Ibadah itu dikatakan Shah, dalam arti perbuatan ibadah itu dianggap telah memadai dan telah melepaskan orang yang melakukannya dari tanggung jawabnya terhadap Allah SWT. Dan telah menggugurkan dari kewajiban Qadha dalam hal-hal yang dapat di Qadha.
Demikian pula dalam hal Muamalah atau Akad; ia dikatakan Shah bila secara hukum ia telah menghasilkan peralihan milik dan menghalalkan hubungan laki-laki dengan perempuan yang sebelumnya diharamkan, atau bolehnya mengambil manfaat dari sesuatu yang diakadkan.

++++

- [Petunjuk Latihan]:
1. Dalam dokumen tentang pengertian Shah, kewajiban apa yang dinyatakan gugur apabila suatu ibadah dikatakan Shah?
2. Lanjutkan dokumen tentang pengertian Shah dalam ibadah dan muamalah, dimulai setelah kalimat terakhirnya.

- [Data yang Disediakan]:
++++

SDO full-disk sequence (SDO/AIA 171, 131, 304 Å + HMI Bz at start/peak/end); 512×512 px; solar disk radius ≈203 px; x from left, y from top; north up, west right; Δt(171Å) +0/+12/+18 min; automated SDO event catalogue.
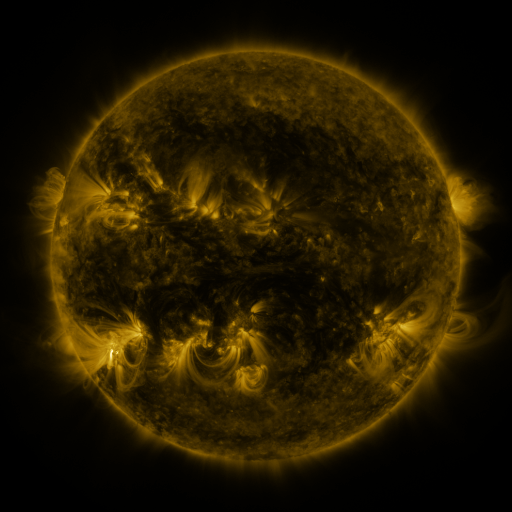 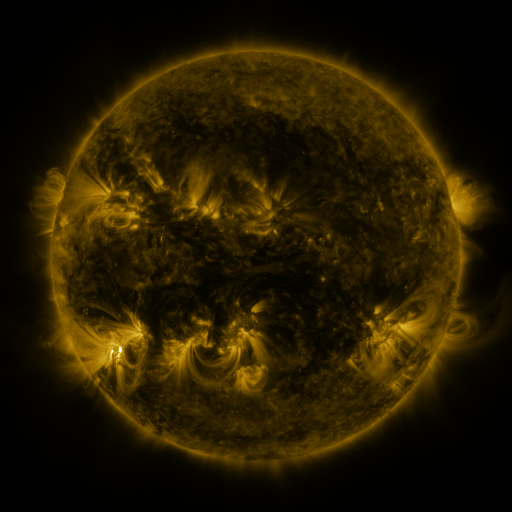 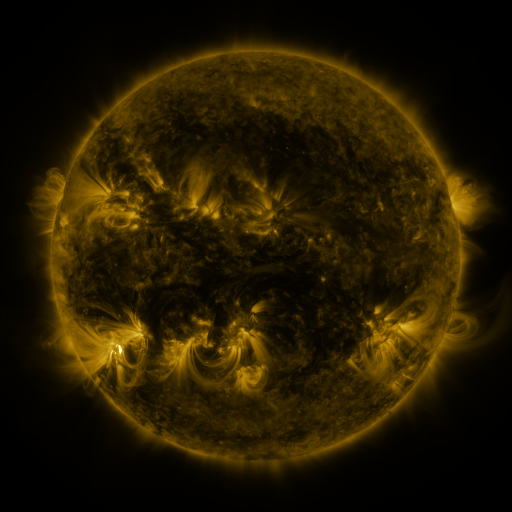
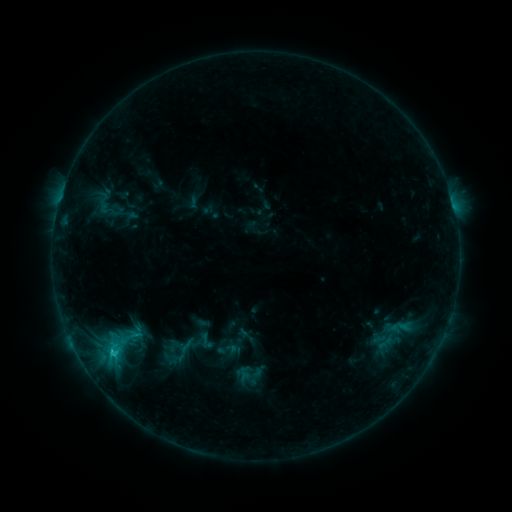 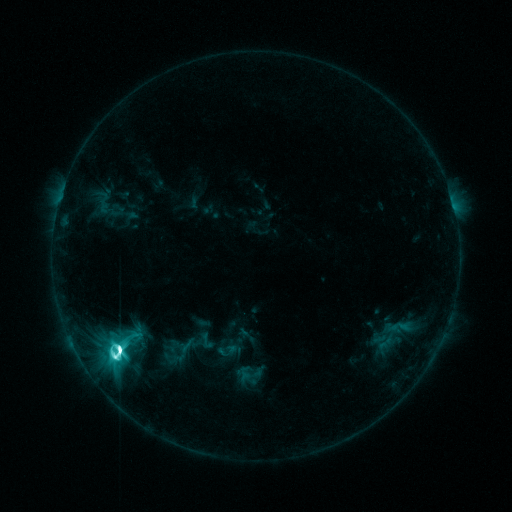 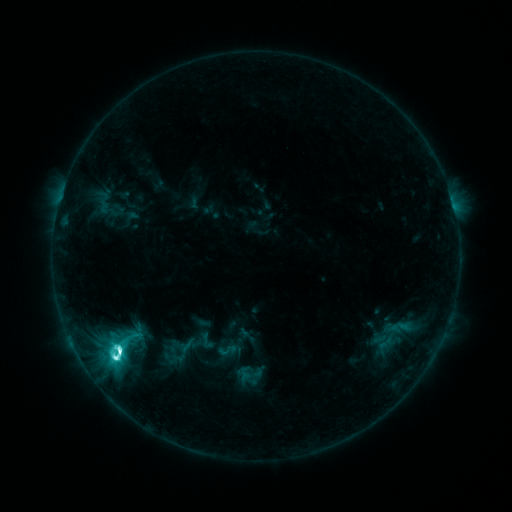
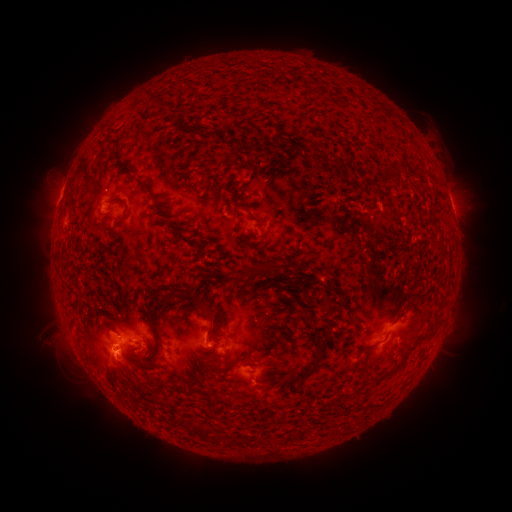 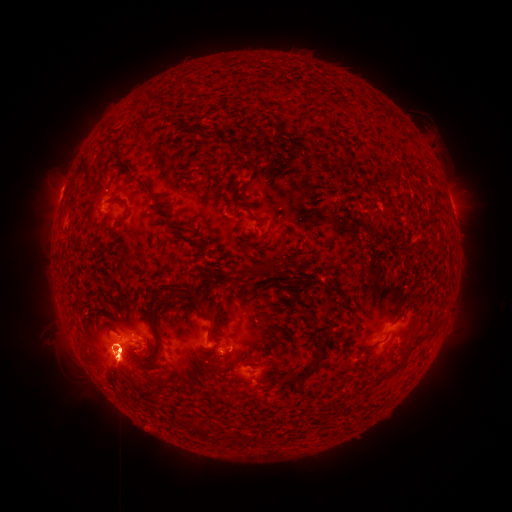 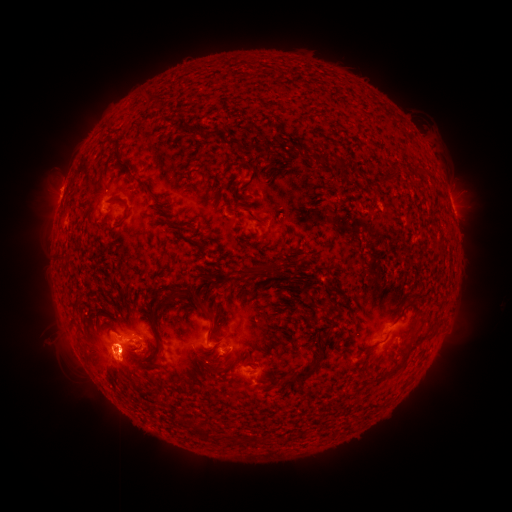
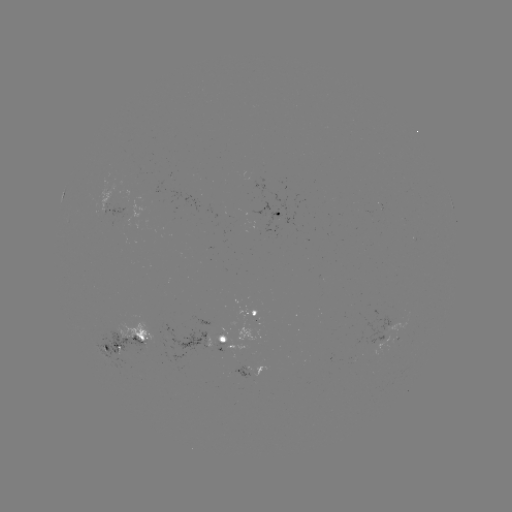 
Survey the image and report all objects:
M2.3 flare: (121, 347)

++++

- [Jawaban Setiap Tugas]:
1. Kewajiban Qadha, dalam hal-hal yang dapat di-Qadha.

2.
b.      Kedua dimaksud dengan “Shah” bahwa perbuatan itu mempunyai pengaruh
atau arti untuk kehidupan Akhirat; seperti berhaknya atas pahala dari Allah SWT. Bila dikatakan perbuatan itu Shah berarti bila hasil perbuatan itu diharapkan mendapat pahala di Akhirat.
Baik dalam pengertian pengaruh dalam tinjauan dunia atau akhirat, maka suatu perbuatan dikatakan Shah bila perbuatan itu dilakukan sesudah ada sebab, terpenuhi rukun dan telah terhindar dari segala bentuk Mani’. Umpamanya dalam ibadah sholat sudah masuk waktu yang menyebabkan perbuatan itu wajib, terpenuhi Syarat dan rukunnya, serta yang mengerjakannya terbebas dari hal-hal yang menghalangi, maka[10] sholat itu dinamakan telah Shah. Karena itu diharapkan mendapat pahala dan kewajibannya sudah terpenuhi (diselesaikan).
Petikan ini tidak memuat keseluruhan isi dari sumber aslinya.